#### What to work on:
Convert the material below into a Markdown table with the columns Row and Line. Include only the lines from the one containing "At what distance is alloy" up to and including the one containing "170), the dirt lot at point (202, 219)", and leave out blank lines.

=== Given records ===

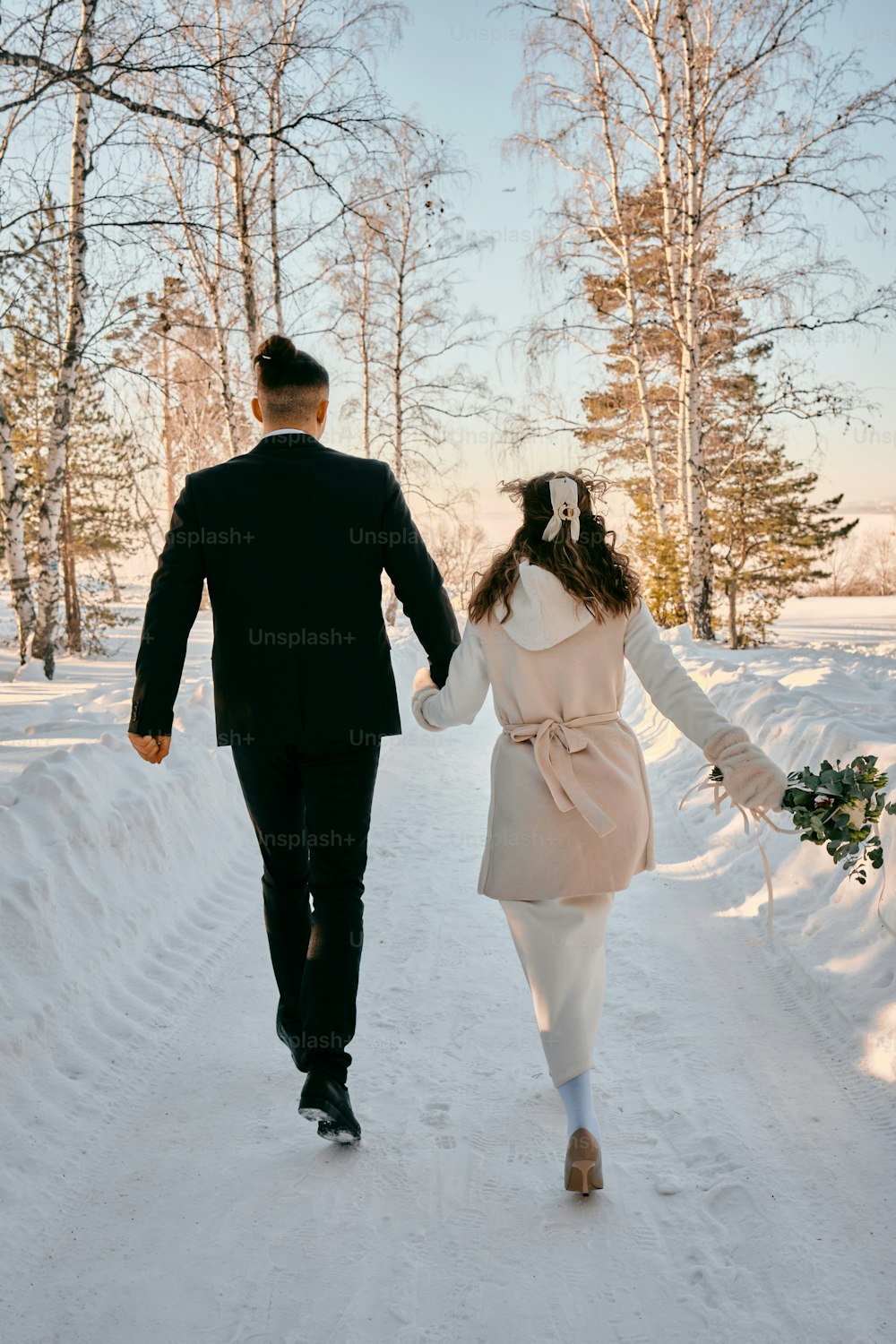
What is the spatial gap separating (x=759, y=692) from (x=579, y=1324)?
5.72 meters

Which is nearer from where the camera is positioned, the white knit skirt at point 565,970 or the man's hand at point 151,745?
the white knit skirt at point 565,970

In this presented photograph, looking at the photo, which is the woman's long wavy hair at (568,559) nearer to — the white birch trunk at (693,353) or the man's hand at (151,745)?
the man's hand at (151,745)

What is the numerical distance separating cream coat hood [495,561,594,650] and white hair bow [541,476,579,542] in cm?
13

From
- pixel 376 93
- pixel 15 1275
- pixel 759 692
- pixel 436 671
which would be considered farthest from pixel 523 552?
pixel 376 93

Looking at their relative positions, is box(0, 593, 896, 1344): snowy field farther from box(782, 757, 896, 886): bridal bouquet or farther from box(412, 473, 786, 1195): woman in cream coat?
box(782, 757, 896, 886): bridal bouquet

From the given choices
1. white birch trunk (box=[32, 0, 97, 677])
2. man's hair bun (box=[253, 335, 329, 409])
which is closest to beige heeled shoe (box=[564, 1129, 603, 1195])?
man's hair bun (box=[253, 335, 329, 409])

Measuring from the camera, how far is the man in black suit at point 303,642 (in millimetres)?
2871

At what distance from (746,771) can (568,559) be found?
0.78m

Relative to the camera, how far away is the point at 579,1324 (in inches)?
81.9

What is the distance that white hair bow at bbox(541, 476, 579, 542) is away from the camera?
2.77 m

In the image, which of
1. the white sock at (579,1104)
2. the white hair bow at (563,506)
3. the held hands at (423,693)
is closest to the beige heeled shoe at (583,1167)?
the white sock at (579,1104)

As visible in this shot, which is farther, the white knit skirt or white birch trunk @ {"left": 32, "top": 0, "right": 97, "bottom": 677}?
white birch trunk @ {"left": 32, "top": 0, "right": 97, "bottom": 677}

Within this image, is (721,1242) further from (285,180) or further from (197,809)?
(285,180)

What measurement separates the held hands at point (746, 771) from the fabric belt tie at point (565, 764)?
1.16ft
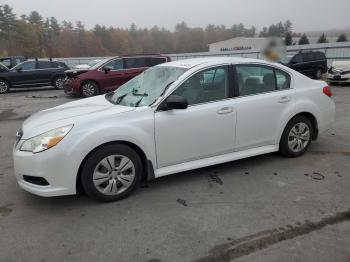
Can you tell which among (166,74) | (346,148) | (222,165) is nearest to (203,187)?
(222,165)

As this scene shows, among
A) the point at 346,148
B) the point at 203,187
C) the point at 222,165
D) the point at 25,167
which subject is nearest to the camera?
the point at 25,167

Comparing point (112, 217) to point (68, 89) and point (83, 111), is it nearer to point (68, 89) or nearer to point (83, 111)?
point (83, 111)

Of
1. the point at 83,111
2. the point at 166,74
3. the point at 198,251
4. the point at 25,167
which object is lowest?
the point at 198,251

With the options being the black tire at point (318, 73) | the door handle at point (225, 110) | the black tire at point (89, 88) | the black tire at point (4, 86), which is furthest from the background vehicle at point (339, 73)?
the black tire at point (4, 86)

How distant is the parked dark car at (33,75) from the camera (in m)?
14.8

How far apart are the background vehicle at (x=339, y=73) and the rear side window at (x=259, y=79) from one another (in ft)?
38.4

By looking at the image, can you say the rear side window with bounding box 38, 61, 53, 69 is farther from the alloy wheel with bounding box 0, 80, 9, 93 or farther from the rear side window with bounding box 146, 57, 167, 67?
the rear side window with bounding box 146, 57, 167, 67

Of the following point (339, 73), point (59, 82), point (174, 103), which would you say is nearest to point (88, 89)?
point (59, 82)

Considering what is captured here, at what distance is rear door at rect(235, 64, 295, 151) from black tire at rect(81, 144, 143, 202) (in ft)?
4.78

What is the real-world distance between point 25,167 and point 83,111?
930 millimetres

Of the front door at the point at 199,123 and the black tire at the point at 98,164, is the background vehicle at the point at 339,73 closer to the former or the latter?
the front door at the point at 199,123

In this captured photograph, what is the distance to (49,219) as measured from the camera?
128 inches

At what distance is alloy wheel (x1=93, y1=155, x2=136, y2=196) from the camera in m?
3.44

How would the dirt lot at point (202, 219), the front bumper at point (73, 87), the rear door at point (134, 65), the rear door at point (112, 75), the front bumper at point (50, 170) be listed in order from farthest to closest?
the rear door at point (134, 65), the rear door at point (112, 75), the front bumper at point (73, 87), the front bumper at point (50, 170), the dirt lot at point (202, 219)
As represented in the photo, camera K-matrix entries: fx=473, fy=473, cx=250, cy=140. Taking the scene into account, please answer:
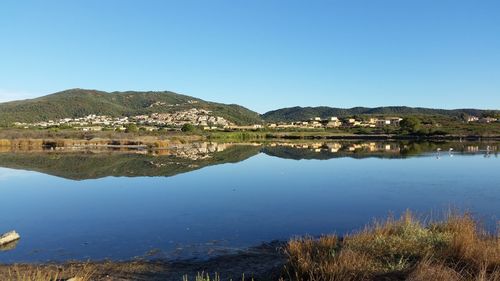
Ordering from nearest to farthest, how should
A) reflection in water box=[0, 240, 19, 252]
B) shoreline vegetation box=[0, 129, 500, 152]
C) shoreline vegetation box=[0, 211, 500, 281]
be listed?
1. shoreline vegetation box=[0, 211, 500, 281]
2. reflection in water box=[0, 240, 19, 252]
3. shoreline vegetation box=[0, 129, 500, 152]

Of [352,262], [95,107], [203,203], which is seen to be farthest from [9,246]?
[95,107]

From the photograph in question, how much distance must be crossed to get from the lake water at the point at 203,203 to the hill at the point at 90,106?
338 feet

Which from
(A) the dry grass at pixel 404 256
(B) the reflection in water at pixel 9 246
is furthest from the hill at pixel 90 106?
(A) the dry grass at pixel 404 256

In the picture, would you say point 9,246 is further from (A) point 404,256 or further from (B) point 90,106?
(B) point 90,106

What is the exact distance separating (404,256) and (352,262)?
154 cm

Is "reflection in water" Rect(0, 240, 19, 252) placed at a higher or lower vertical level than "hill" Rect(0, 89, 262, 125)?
lower

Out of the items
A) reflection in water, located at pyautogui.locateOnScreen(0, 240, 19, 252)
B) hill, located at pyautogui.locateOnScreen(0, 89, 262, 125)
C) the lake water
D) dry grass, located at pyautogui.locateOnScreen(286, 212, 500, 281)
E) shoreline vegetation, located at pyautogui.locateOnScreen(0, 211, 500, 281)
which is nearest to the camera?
dry grass, located at pyautogui.locateOnScreen(286, 212, 500, 281)

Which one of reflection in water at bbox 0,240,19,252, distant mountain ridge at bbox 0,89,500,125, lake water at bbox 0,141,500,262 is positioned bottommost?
lake water at bbox 0,141,500,262

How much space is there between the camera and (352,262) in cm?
654

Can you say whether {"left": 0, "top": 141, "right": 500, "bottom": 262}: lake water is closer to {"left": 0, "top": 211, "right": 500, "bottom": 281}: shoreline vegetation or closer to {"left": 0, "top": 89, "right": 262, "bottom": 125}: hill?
{"left": 0, "top": 211, "right": 500, "bottom": 281}: shoreline vegetation

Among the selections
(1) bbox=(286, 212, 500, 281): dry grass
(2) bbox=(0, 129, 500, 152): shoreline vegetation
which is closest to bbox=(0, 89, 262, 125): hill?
(2) bbox=(0, 129, 500, 152): shoreline vegetation

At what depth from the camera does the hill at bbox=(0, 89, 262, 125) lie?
140 meters

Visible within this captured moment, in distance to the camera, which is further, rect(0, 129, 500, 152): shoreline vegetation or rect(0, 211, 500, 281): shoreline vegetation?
rect(0, 129, 500, 152): shoreline vegetation

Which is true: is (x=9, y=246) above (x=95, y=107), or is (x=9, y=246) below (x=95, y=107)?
below
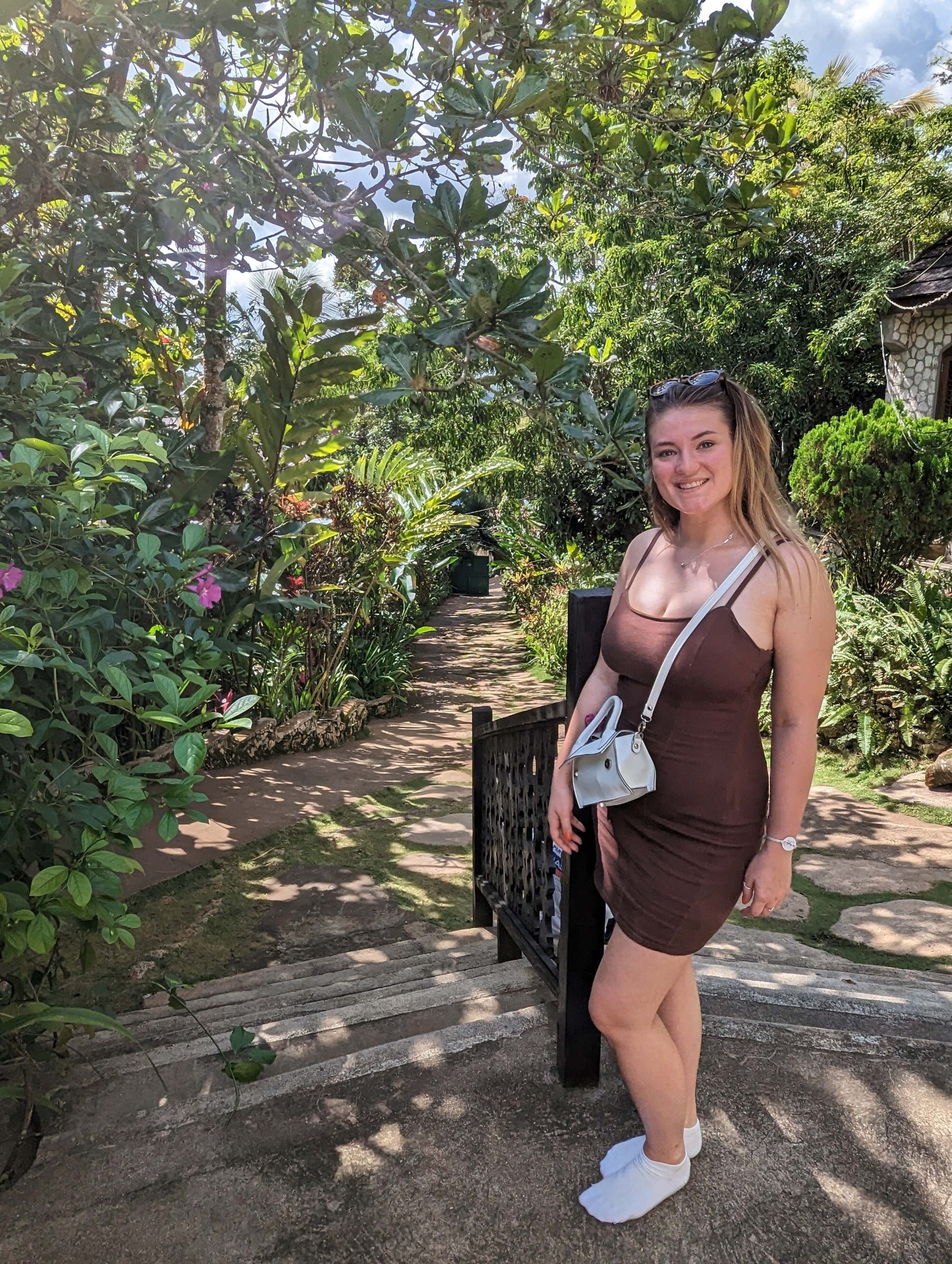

===

#### Output of the exercise:
| Row | Line |
|---|---|
| 1 | At what distance is alloy wheel (x1=93, y1=155, x2=136, y2=196) from the camera in m? |
| 2 | 3.44 |
| 3 | How would the dirt lot at point (202, 219), the front bumper at point (73, 87), the rear door at point (134, 65), the rear door at point (112, 75), the front bumper at point (50, 170) be listed in order from farthest to closest? |
| 4 | the rear door at point (134, 65), the rear door at point (112, 75), the front bumper at point (73, 87), the front bumper at point (50, 170), the dirt lot at point (202, 219) |